While it isn’t possible to sue a state government for patent or copyright infringement due to the protections of the Eleventh Amendment, it is possible to sue the federal government for infringement. This is due to 28 U.S. Code § 1498, which waives the United States’ right to sovereign immunity and grants individuals and private entities the right to sue for infringement damages:
Whenever an invention described in and covered by a patent of the United States is used or manufactured by or for the United States without license of the owner thereof or lawful right to use or manufacture the same, the owner’s remedy shall be by action against the United States in the United States Court of Federal Claims for the recovery of his reasonable and entire compensation for such use and manufacture.
However, there are a few limitations and quirks when it comes to suing the federal government. For starters, you cannot file suit in a district court, but instead have to sue the government through the U.S. Court of Federal Claims. Secondly, patent infringement suits can only be ruled on by judges—they cannot be heard in front of a jury.
While it may sound impossible to win a patent or copyright case against the government, it does happen.
In 2016, SecurityPoint Holdings sued the Transportation Security Administration, alleging that the TSA infringed upon its patent for a cart used to transport security screening trays.
The TSA didn’t dispute that it had duplicated SecurityPoint’s design. Instead, it took the position that the cart system could be implemented by any skilled artisan, thus rendering the patent obvious and void.
However, the judge ultimately found that while the invention was simple and was composed of a combination of simple items, that it was only a simple design in hindsight, and thus wasn’t obvious. The argument for the non-obviousness of the patent was bolstered by the fact that using the cart system resulted in an 80% increase in efficiency, which quickly led the TSA to implement the system nationwide.
In a previous article on proving non-obviousness, we noted that one of the key ways of demonstrating that an invention is patent-worthy is by showing that it has non-obvious, unexpected benefits.

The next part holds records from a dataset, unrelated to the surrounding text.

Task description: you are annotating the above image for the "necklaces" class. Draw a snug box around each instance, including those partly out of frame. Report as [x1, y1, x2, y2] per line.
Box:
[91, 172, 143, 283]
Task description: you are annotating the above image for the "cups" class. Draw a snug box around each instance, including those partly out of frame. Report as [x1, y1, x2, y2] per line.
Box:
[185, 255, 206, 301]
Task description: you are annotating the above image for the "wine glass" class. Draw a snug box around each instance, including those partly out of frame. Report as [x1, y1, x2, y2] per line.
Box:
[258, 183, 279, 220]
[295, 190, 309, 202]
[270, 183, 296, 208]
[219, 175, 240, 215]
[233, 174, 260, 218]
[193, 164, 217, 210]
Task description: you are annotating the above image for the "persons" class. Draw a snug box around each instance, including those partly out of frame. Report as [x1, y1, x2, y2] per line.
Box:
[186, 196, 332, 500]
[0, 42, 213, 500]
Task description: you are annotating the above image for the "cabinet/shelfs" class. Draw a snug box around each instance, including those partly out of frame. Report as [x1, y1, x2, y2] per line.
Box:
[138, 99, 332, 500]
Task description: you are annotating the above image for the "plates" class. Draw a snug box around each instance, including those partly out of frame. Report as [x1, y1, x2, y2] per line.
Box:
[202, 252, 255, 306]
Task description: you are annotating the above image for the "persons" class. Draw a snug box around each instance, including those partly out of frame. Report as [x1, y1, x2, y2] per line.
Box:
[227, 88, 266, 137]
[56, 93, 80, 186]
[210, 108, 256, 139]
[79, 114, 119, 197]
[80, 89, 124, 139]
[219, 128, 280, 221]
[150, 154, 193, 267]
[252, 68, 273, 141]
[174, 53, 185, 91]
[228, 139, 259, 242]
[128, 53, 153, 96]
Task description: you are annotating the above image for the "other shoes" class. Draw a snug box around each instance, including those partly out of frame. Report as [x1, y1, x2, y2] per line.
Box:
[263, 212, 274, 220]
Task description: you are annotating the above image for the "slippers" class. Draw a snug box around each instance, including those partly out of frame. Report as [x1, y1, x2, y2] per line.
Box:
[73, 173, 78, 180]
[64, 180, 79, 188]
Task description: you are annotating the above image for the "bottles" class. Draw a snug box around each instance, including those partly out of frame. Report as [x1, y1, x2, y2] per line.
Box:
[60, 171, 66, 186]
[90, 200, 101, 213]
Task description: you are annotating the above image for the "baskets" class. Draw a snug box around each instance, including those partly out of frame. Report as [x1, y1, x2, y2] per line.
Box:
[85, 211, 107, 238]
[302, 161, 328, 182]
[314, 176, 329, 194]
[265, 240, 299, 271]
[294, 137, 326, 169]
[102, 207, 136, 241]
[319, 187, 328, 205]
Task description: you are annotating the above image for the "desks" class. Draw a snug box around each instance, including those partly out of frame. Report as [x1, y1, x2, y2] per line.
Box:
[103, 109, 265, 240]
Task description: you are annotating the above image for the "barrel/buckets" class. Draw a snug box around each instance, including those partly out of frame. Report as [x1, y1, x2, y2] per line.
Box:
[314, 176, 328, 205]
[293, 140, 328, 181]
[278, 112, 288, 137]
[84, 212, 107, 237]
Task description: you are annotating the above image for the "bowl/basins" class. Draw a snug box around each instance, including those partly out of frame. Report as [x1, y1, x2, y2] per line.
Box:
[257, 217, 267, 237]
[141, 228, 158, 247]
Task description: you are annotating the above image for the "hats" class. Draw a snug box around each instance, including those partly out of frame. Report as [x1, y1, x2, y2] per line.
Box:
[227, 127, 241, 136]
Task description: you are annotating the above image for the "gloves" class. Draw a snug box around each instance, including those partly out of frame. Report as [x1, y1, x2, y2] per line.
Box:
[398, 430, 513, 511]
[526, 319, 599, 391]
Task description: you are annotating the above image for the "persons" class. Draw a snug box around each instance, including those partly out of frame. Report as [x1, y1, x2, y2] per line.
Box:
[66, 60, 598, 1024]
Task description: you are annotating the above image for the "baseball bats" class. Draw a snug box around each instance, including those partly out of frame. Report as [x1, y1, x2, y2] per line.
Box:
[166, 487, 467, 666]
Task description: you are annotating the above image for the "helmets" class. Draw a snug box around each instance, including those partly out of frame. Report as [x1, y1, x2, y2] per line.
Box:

As noted in a classic patent case, “Expected beneficial results are evidence of obviousness of a claimed invention, just as unexpected beneficial results are evidence of unobviousness thereof.” In this case, using the invention resulted in a significant increase in efficiency. In addition, the cart system also reduced employee injuries, and was found to have remedied efficiency issues that the TSA’s own experts had failed to solve.
In short, while the prospect of filing a patent or copyright infringement suit against the government is a daunting task, once the case makes it to court, you can be assured that the case will be judged on its merits, just like any other patent case. But it is important to keep in mind that it’s highly unlikely you’ll win your case without the insight of an experienced patent attorney.